The rental yield on a property is the annual return an investor can expect to make. It is worked out by calculating a year's rental income as a percentage of how much the rental property cost in the first place. Zoopla's findings were for made for gross yields, before the deduction of tax and expenses.
Hull had the second best rental yield at 4.80%, followed by Manchester at 4.59%.
Many of the cities offering better potential returns for landlords are outside the more expensive areas of the South where property prices are relatively high. The size of the profit a landlord can expect to make also depends on the strength of demand from potential tenants.
Despite having the largest student population in the UK, London was only the 10th most attractive place to invest in student accommodation.
Zoopla said this is because London house prices are rising faster than rents, which is reducing the potential returns for landlords.
Recent studies have shown that house prices in London are up by around 10% year-on-year as the housing market gathers pace.
The average yield on a student property in London was found to be 4.20%, putting the English capital behind places including Cheltenham, Cambridge, Bristol and Luton.

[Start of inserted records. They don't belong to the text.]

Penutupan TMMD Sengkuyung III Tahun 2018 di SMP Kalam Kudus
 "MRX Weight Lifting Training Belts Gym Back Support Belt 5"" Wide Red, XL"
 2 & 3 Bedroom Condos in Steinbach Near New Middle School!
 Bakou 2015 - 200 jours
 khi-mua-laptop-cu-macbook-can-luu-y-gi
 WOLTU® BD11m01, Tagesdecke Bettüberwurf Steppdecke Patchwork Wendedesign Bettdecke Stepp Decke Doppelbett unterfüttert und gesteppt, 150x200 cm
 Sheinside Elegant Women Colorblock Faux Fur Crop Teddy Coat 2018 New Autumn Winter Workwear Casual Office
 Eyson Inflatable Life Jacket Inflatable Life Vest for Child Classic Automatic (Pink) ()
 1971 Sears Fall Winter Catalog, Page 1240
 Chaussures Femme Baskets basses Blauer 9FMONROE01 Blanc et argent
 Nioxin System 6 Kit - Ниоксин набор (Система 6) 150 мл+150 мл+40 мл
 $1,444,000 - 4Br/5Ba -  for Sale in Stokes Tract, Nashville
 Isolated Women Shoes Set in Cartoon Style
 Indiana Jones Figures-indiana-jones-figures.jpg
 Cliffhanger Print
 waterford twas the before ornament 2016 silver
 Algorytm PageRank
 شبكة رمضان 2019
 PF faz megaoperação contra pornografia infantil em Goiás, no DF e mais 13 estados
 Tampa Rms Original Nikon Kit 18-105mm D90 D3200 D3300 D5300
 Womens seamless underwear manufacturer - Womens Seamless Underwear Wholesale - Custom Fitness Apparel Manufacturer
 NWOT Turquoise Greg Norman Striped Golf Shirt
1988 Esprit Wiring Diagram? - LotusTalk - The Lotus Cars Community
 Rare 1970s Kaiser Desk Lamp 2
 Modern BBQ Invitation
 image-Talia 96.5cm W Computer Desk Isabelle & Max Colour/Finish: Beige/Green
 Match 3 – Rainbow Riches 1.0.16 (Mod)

Oxford did not make the top 10, despite its worldwide reputation. Ranked at number 14, with a typical potential rental yield of 4.02%, Oxford came behind Sunderland and Coventry.
Belfast was in 18th place with a potential yield of 3.96%, while Swansea was in 24th and Cardiff was at 30.
Carlisle, Middlesbrough and Bournemouth were found to offer the lowest potential returns to landlords. The typical potential rental yield in Carlisle was found to be 2.58%, putting it well below the UK average of 3.79%.
In terms of the best value for students, Middlesbrough was found to have the cheapest digs. The average rent for a four-bedroom property in Middlesbrough was £562 a month.
At the other end of the scale, the average rent on a four-bedroom property in London costs more than six times that of Middlesbrough, at £3,485 a month.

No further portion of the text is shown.